In other words, I want to find a hyperparameter that tends to get the top 10% right, even if it gets the bottom 90% wrong, rather than getting the whole universe right.

I tried to define custom_metric well, but it was limited. I wanted to put group_by(yearmonth) in the process, but I didn't really know how to do it. so I made a makeshift code.
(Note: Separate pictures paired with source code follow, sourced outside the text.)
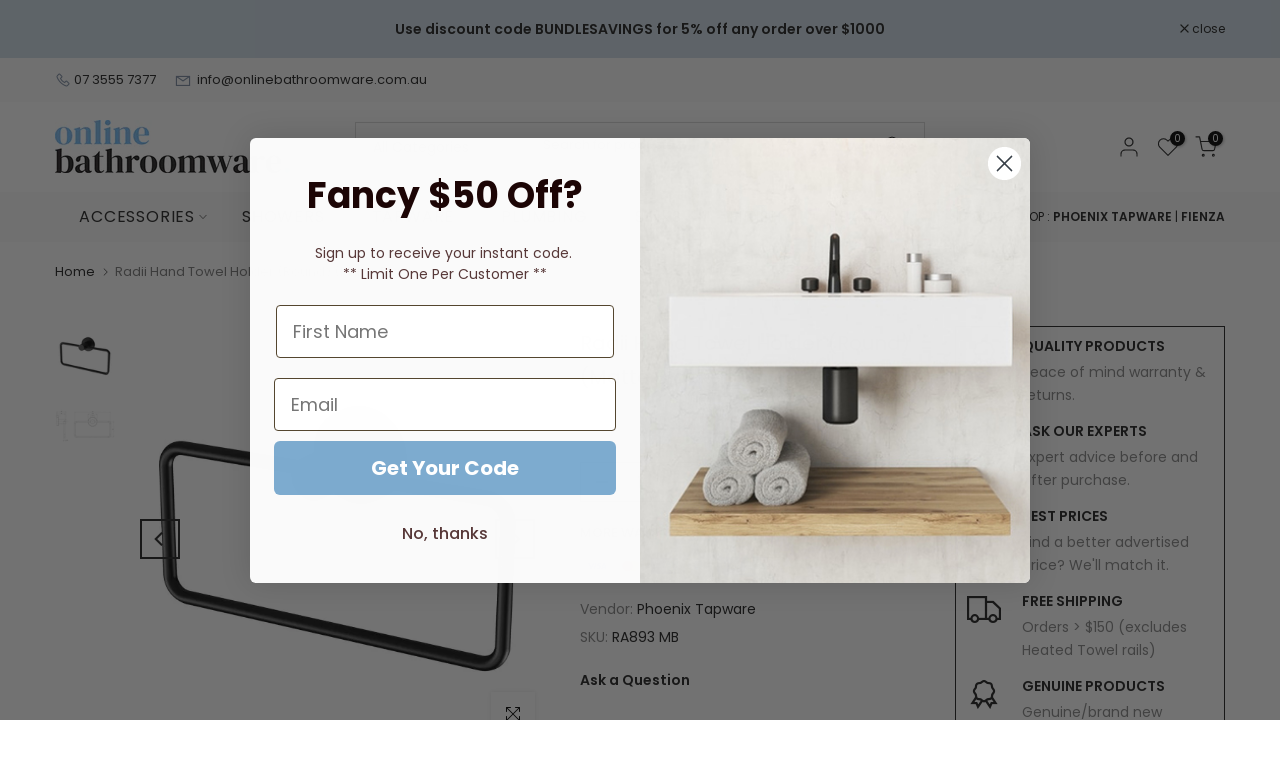

--- FILE ---
content_type: application/javascript; charset=UTF-8
request_url: https://api.livechatinc.com/v3.6/customer/action/get_dynamic_configuration?x-region=us-south1&license_id=10997442&client_id=c5e4f61e1a6c3b1521b541bc5c5a2ac5&url=https%3A%2F%2Fonlinebathroomware.com.au%2Fproducts%2Fra893mb&channel_type=code&jsonp=__c09ip6yirg
body_size: 232
content:
__c09ip6yirg({"organization_id":"7cfc72de-16ae-4f0c-86a1-74fee05590fc","livechat_active":true,"livechat":{"group_id":2,"client_limit_exceeded":false,"domain_allowed":true,"config_version":"2793.0.1.388.6.7.2.1.3.1.3.13.2","localization_version":"6bb83031e4f97736cbbada081b074fb6_a809b4a543ca21abde2d664fedb955c1","language":"en"},"default_widget":"livechat"});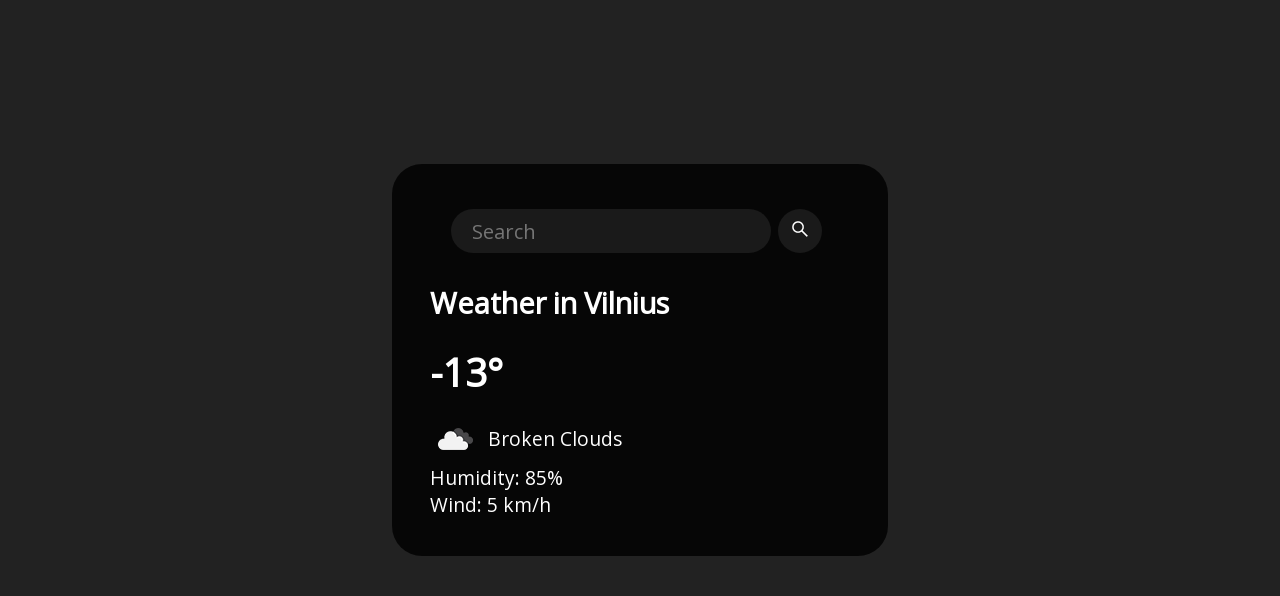

--- FILE ---
content_type: text/html
request_url: https://www.web-developer.lt/weatherapp/
body_size: 789
content:
<!DOCTYPE html>
<html lang="en">
<head>
    <meta charset="UTF-8">
    <meta http-equiv="X-UA-Compatible" content="IE=edge">
    <meta name="viewport" content="width=device-width, initial-scale=1.0">
    <title>Weather App</title>
    <link rel="stylesheet" href="css/style.css">
</head>
<body>
    <div class="card">
        <div class="search">
            <input type="search" class="search-bar" placeholder="Search">
            <!-- instaliuojame React Icons extension ir tada Cmd+Shift+P rašome react icons ir pasirenkame search (svg).taip pat pasididiname ikonėlę width ir height 1.5em; patikriname naršyklėje -->
            <button><svg stroke="currentColor" fill="currentColor" stroke-width="0" viewBox="0 0 1024 1024" height="1.5em" width="1.5em" xmlns="http://www.w3.org/2000/svg"><path d="M909.6 854.5L649.9 594.8C690.2 542.7 712 479 712 412c0-80.2-31.3-155.4-87.9-212.1-56.6-56.7-132-87.9-212.1-87.9s-155.5 31.3-212.1 87.9C143.2 256.5 112 331.8 112 412c0 80.1 31.3 155.5 87.9 212.1C256.5 680.8 331.8 712 412 712c67 0 130.6-21.8 182.7-62l259.7 259.6a8.2 8.2 0 0 0 11.6 0l43.6-43.5a8.2 8.2 0 0 0 0-11.6zM570.4 570.4C528 612.7 471.8 636 412 636s-116-23.3-158.4-65.6C211.3 528 188 471.8 188 412s23.3-116.1 65.6-158.4C296 211.3 352.2 188 412 188s116.1 23.2 158.4 65.6S636 352.2 636 412s-23.3 116.1-65.6 158.4z"></path></svg></button>
        </div>
        <div class="weather loading"><!-- loading klasę priskiriame tam, kad galėtume paslėpti default duomenis, kol kraunasi orų duomenys -->
            <h2 class="city">Weather in Vilnius</h2>
            <h1 class="temp">17&deg;C</h1>
            <div class="flex">
                <img src="https://openweathermap.org/img/wn/04n.png" alt="" class="icon" />
                <div class="description">Cloudy</div>
            </div>
            <div class="humidity">Humidity: 60%</div>
            <div class="wind">Wind: 6 km/h</div>
        </div>
    </div>
    <script src="js/weather.js"></script>
</body>
</html>

--- FILE ---
content_type: text/css
request_url: https://www.web-developer.lt/weatherapp/css/style.css
body_size: 441
content:
@import url('https://fonts.googleapis.com/css2?family=Open+Sans&display=swap');
@import url('colors.css');

body {
    display: flex;
    justify-content: center;
    align-items: center;
    height: 100vh;
    margin: 0;
    font-family: 'Open Sans', sans-serif;
    background-color: var(--bodyBG);
    background-image: url('https://source.unsplash.com/1600x900/?vilnius');
    font-size: 120%;
  }
  
  .card {
    background-color: var(--cardBG);
    color: var(--cardText);
    padding: 2em;
    border-radius: 30px;
    width: 100%;
    max-width: 420px;
    margin: 1em;
  }
  
  .search {
    display: flex;
    align-items: center;
    justify-content: center;
  }
  
  button {
    margin: 0.5em;
    border-radius: 50%;
    border: none;
    height: 44px;
    width: 44px;
    outline: none;
    background-color: var(--searchBG);
    color: var(--cardText);
    cursor: pointer;
    transition: 0.2s ease-in-out;
  }
  
  input.search-bar {
    border: none;
    outline: none;
    padding: 0.4em 1em;
    border-radius: 24px;
    background-color: var(--searchBG);
    color: var(--cardText);
    font-family: inherit;
    font-size: 105%;
    width: calc(100% - 100px);
  }
  
  button:hover {
    background-color: var(--searchHover);
  }
  
  h1.temp {
    margin: 0;
    margin-bottom: 0.4em;
  }
  
  .flex {
    display: flex;
    align-items: center;
  }
  
  .description {
    text-transform: capitalize;
    margin-left: 8px;
  }
  
  /* kol orai kraunasi, norime paslėpti default orus */
  .weather.loading { 
    visibility: hidden;
    max-height: 20px;
    position: relative;
  }
  
  /* pranešame, kad orai kraunasi */
  .weather.loading:after {
    visibility: visible;
    content: "Loading...";
    color: var(--cardText);
    position: absolute;
    top: 0;
    left: 20px;
  }

--- FILE ---
content_type: text/css
request_url: https://www.web-developer.lt/weatherapp/css/colors.css
body_size: -72
content:
:root {
    --bodyBG: #222;
    --cardBG: #000000d0;
    --cardText: #fff;
    --searchBG: #7c7c7c2b;
    --searchHover:#7c7c7c6b;
}

--- FILE ---
content_type: application/x-javascript
request_url: https://www.web-developer.lt/weatherapp/js/weather.js
body_size: 1121
content:
let weather = { // sukuriame objektą, kuris talpins mūsų funkcijas ir API
    apiKey: "0aa8679f7f4cfb9af5b36c2935c1a05d",
    fetchWeather: function (city) {
        fetch( // paimame miesto orus su šiuo URL: funkcijos parametras city dedamas į URL, taikome mūsų API raktą
          "https://api.openweathermap.org/data/2.5/weather?q=" +
            city +
            "&units=metric&appid=" +
            this.apiKey
        )
          .then((response) => { // po to, kai gavome miesto orus, norime, kad sugeneruotų JSON rezultatą 
            if (!response.ok) { // jei nepavyko gauti atsakymo, rodome klaidos pranešimą
              alert("No weather found.");
              throw new Error("No weather found.");
            }
            return response.json(); // sugeneruojame JSON rezultatą
          })
          .then((data) => this.displayWeather(data)); // spausdiname orus į naršyklę panaudodami displayWeather funkciją; mums būtina naudoti this, kadangi naudojame funkciją esančią objekto viduje.
      },
      displayWeather: function (data) { // funkcija, kuri priima miesto orų duomenis ir spausdina į naršyklę
        const { name } = data; // priskiriame miesto pavadinimą
        const { icon, description } = data.weather[0]; // priskiriame debesuotumo ikonėlę ir aprašymą
        const { temp, humidity } = data.main; // priskiriame temperatūrą ir drėgnumą
        const { speed } = data.wind; // priskiriame vėjo greitį
        // surandame HTML elementus ir keičiame jų duomenis:
        document.querySelector(".city").innerText = "Weather in " + name;
        document.querySelector(".icon").src =
          "https://openweathermap.org/img/wn/" + icon + ".png";
        document.querySelector(".icon").alt = name;  
        document.querySelector(".description").innerText = description;
        document.querySelector(".temp").innerText = Math.round(temp) + "°";
        document.querySelector(".humidity").innerText =
          "Humidity: " + humidity + "%";
        document.querySelector(".wind").innerText =
          "Wind: " + Math.round(speed) + " km/h";
        document.querySelector(".weather").classList.remove("loading"); // gavus orų duomenis, galime paslėpti loading
        document.body.style.backgroundImage =
          "url('https://source.unsplash.com/1600x900/?" + name + "')"; // pasirinkto miesto nuotrauka
      },
      search: function () {
        this.fetchWeather(document.querySelector(".search-bar").value); // paimame miestą, kurį paieškos laukelyje įvedė vartotojas ir priskiriame jį kaip parametrą fetchWeather funkcijai ir ją vykdome.
      }
    };

    document.querySelector(".search button").addEventListener("click", function () { // laukiame kada bus paspaustas paieškos mygtukas. Jį paspaudus, vykdome search funkciją esančią weather objekte
      weather.search();
    });
    
    document
      .querySelector(".search-bar")
      .addEventListener("keyup", function (event) { // jei užpildžius paieškos laukelį spaudžiamas ne paieškos mygtukas, o Enter klaviatūroje, vykdome search funkciją esančią weather objekte
        if (event.key == "Enter") {
          weather.search();
        }
      });
    
    weather.fetchWeather("Vilnius"); // kai puslapis užkraunamas kaip default įvykdome Vilniaus orų užklausą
# customize_metric --------------------------------------------------------
# irr = The return of a portfolio of stocks with a predicted top 10% return, calculated monthly.
# return_pct = monthly cumulative return ratio. ex. 5.1~ 5.31 's cumulative return ratio.
irr_vec <- function(truth,
                    estimate,
                    n_tiles =10,
                    purpose_tile = 10, #predicted top 10% return =10 , bottom 10% = 1
                    na_rm = TRUE,
                    case_weights = NULL,
                    ...) {
  
  
  
  irr_impl <- function(truth, estimate,..., case_weights = NULL) {
    
    
    fold_index <<- NULL
    for( i in 1:dim(valid_years_splited)[1]){
      if(length(truth) == nrow(valid_years_splited$data[[i]]) ){
        fold_index <<-i
      } 
    }
    
    
    valid_years_splited$data[[fold_index]] |> 
      mutate(estimate = estimate) |> 
      group_by(yearmonth) |> 
      mutate(top_n_pct = ntile(estimate,10)) |> 
      filter(top_n_pct == purpose_tile) |> 
  #mean_y := portpolio which is composed by predicted return top10% 
      summarise(mean_y = mean(return_pct)) |> 
 #irr := portpolio 1year cumulative return ratio
      mutate(irr =cumprod(mean_y/100+1) )  |> slice_tail(n = 1) |> pull(irr) ->irr
    
    
    #If another folder has same length each other, this code is unusable .
    
# cross -validation summarize by mean default. So I can calculate geometric mean by log( )
    return(log(irr))      
    
    
  }
  
  metric_vec_template(
    metric_impl = irr_impl,
    truth = truth,
    estimate = estimate,
    na_rm = na_rm,
    case_weights = case_weights,
    cls = "numeric"
  )
}


irr <- function(data, ...) {
  UseMethod("irr")
}

irr <- new_numeric_metric(
  irr,
  direction = "maximize"
)

irr.data.frame <- function(data,
                           truth,
                           estimate,
                           na_rm = TRUE,
                           case_weights = NULL,
                           ...) {
  
  
  metric_summarizer(
    metric_nm = "irr",
    metric_fn = irr_vec,
    data = data,
    truth = !!enquo(truth),
    estimate = !!enquo(estimate),
    na_rm = na_rm,
    case_weights = !!enquo(case_weights)
  )
}

In the custom metric code, valid_years_splited is the result of organizing time-series-cross-validation into 3 folders with 1 year term. It is also defined as a global variable via <<-. This results in three rows, each containing one year's worth of monthly stock trading data for all sectors. This is what we did to calculate the metric per folder.

However, I realize that this is not a perfect solution.

SHo-JANG avatar Apr 16 '23 08:04 SHo-JANG

Hello @SHo-JANG 👋

I like the idea of what you are trying to do. Would you be able to show some example input data and what you would want the output to look like? I wanna make sure I completely understand what you are trying to accomplish before giving feedback 😄

EmilHvitfeldt avatar Apr 18 '23 17:04 EmilHvitfeldt